→ WHAT YOU WILL DO
Write out exactly, and only, the lines below from the line with "PRONATURE ORIGINAL CAT" through the line with "Projecten op maat"; pictures do not belong in the copy.

-------- DATA SHOWN --------

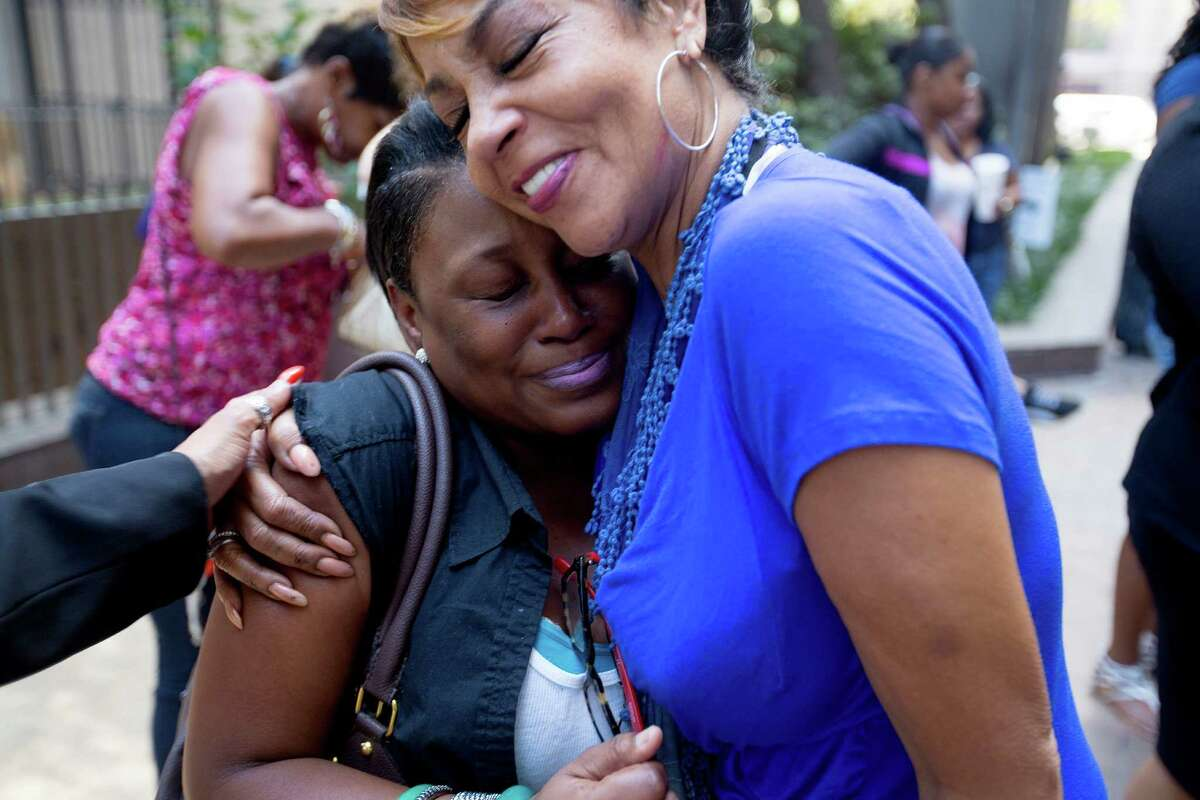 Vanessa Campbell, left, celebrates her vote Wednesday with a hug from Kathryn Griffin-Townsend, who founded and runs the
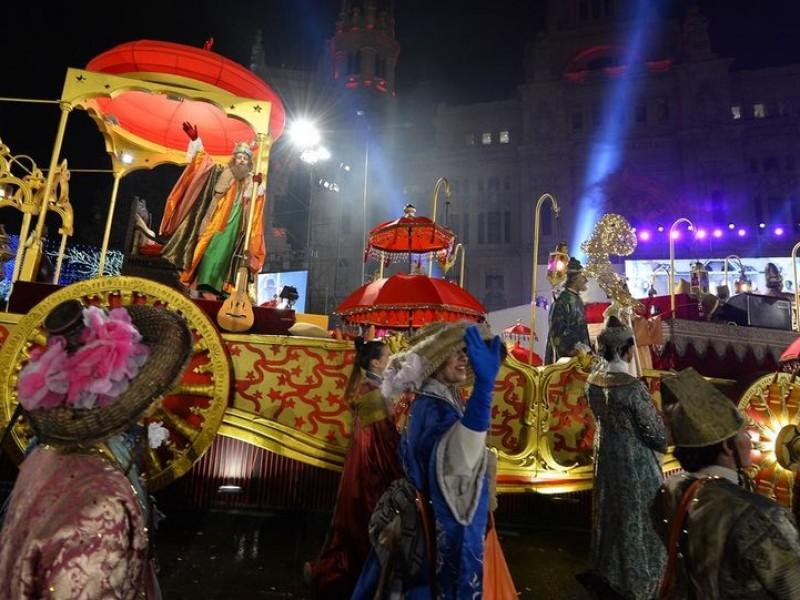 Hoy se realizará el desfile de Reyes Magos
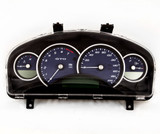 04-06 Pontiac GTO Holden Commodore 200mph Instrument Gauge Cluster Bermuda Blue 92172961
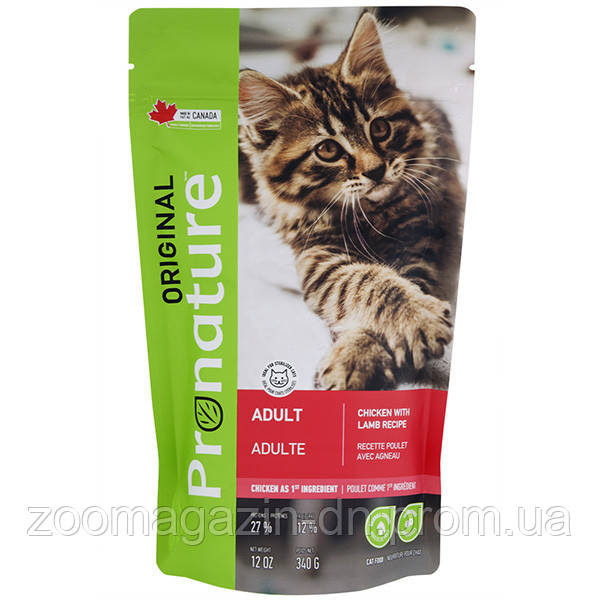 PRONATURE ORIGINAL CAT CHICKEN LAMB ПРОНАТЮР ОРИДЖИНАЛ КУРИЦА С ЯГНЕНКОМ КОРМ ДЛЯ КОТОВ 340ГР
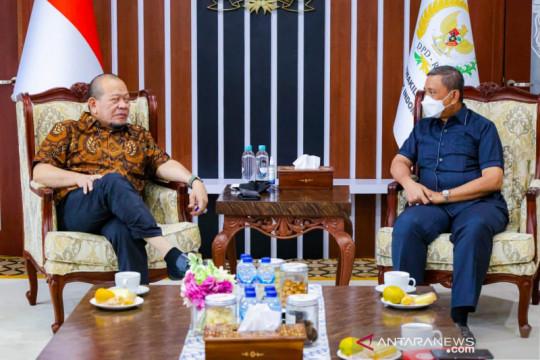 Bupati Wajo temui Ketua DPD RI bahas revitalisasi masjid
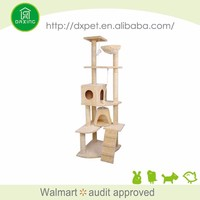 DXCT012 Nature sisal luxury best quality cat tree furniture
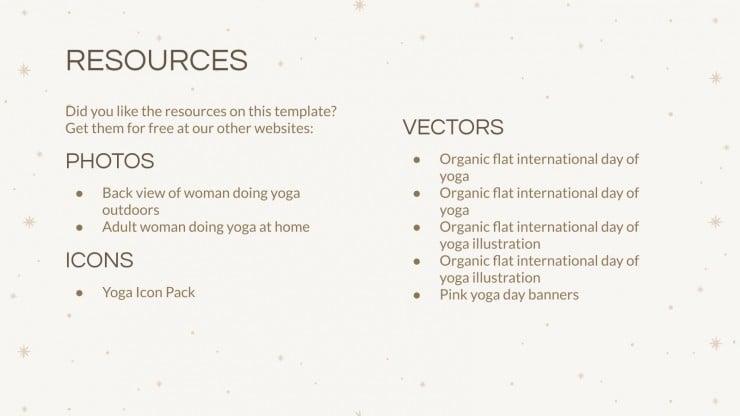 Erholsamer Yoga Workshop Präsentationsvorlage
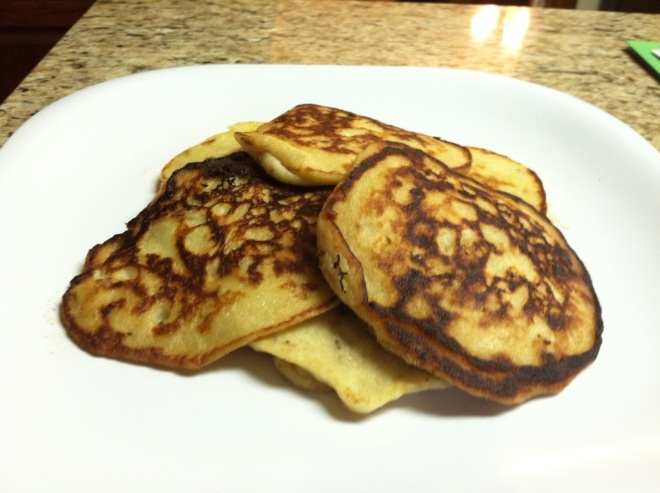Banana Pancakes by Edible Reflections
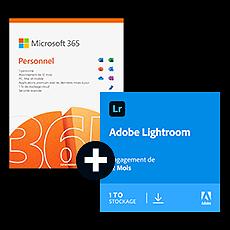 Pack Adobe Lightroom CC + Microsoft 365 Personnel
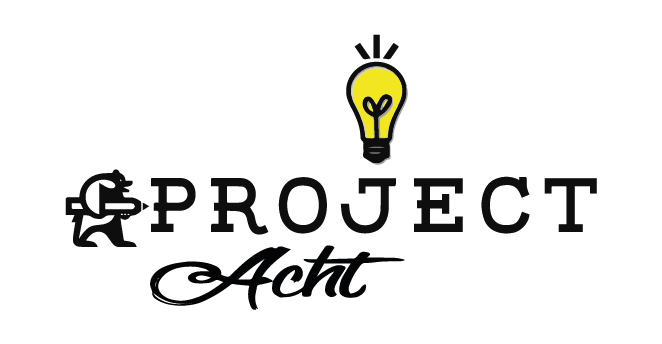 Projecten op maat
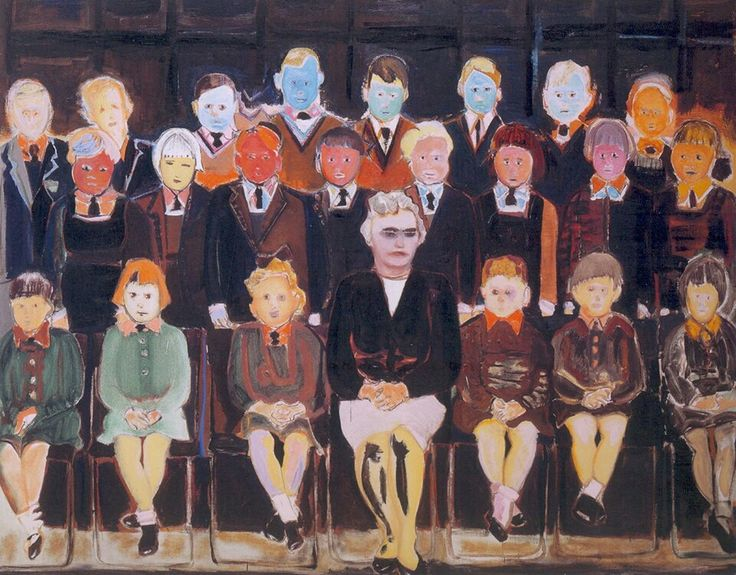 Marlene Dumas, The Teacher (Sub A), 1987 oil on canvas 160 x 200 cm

--------

→ OUTPUT BELOW
 PRONATURE ORIGINAL CAT CHICKEN LAMB ПРОНАТЮР ОРИДЖИНАЛ КУРИЦА С ЯГНЕНКОМ КОРМ ДЛЯ КОТОВ 340ГР
 Bupati Wajo temui Ketua DPD RI bahas revitalisasi masjid
 DXCT012 Nature sisal luxury best quality cat tree furniture
 Erholsamer Yoga Workshop Präsentationsvorlage
Banana Pancakes by Edible Reflections
 Pack Adobe Lightroom CC + Microsoft 365 Personnel
 Projecten op maat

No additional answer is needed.